A pesquisa ainda mostra que apenas 22,1% das negociações resultaram em ganhos reais e que 27,3% dos reajustes empataram com o INPC. Em agosto, o reajuste mediano ficou 1,4 pontos percentuais abaixo do INPC, e apenas 9,5% das negociações resultaram em ganhos reais. A inflação projetada para as próximas datas base tende a se manter acima dos 10%, comprimindo o espaço para ganhos reais.
“A inflação corrói os rendimentos e, dada a situação de desaquecimento da economia, a tendência é que as negociações trabalhistas também não sejam muito favoráveis nos próximos meses. E isso tudo deve pressionar para baixo também a renda de quem tem carteira assinada”, afirma Ottoni.

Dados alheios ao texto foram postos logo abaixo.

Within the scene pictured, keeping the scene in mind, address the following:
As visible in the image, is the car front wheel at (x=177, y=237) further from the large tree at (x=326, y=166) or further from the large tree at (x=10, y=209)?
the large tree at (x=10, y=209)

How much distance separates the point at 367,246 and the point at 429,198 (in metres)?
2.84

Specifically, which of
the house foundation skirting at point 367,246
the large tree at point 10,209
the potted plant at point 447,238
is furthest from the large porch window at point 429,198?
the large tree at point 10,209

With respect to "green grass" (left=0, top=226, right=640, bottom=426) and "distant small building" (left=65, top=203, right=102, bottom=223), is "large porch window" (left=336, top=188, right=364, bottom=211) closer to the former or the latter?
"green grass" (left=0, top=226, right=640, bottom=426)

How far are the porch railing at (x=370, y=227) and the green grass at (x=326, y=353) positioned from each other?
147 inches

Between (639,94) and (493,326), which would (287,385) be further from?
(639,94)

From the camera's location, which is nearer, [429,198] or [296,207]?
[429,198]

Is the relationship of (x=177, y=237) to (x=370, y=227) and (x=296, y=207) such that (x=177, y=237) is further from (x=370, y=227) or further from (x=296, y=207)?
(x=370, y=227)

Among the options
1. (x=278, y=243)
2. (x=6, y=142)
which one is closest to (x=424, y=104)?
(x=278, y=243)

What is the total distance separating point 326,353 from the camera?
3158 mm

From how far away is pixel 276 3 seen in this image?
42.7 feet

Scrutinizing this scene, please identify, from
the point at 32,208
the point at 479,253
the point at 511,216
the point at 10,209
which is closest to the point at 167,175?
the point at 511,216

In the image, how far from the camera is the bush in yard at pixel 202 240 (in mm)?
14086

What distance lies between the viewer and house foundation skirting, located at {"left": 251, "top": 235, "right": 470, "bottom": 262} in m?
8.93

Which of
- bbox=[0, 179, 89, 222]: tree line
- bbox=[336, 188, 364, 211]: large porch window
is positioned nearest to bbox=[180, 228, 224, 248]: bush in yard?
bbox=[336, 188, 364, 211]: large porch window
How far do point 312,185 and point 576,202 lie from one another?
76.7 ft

Renda média mais baixa faz haver menos dinheiro circulando na economia. Segundo o IBGE, a massa mensal de rendimentos do trabalho somou R$ 215,5 bilhões em junho, 1,7% abaixo (menos R$ 3,8 bilhões) do patamar de junho de 2020. Além disso, ao final do segundo trimestre, 28,5% dos domicílios brasileiros sobreviviam sem nenhuma renda de trabalho, contra 25% no pré-pandemia, segundo o Ipea.
Em consequência, a Sondagem do Consumidor, índice da Fundação Getúlio Vargas (FGV) que mede a confiança e a intenção de compras do consumidor brasileiro, caiu pela terceira vez consecutiva em setembro. O tombo foi de 6,5% em relação a agosto e de quase 8% em relação a setembro de 2020. As expectativas para os próximos meses caíram ainda mais, chegando a quase 10 pontos.
“A queda foi determinada pela combinação de fatores que já vinham afetando a confiança em meses anteriores, como a inflação e desemprego elevados, e de novos fatores, como o risco de crise energética e o aumento da incerteza econômica e política”, explica Viviane Seda Bittencourt, Coordenadora das Sondagens da FGV.
Segundo a economista, “o pessimismo é maior entre as famílias de menor poder aquisitivo – cujas expectativas em relação à evolução da situação econômica geral são as piores desde abril de 2016 – mas é bastante disseminado entre todas as faixas de renda”.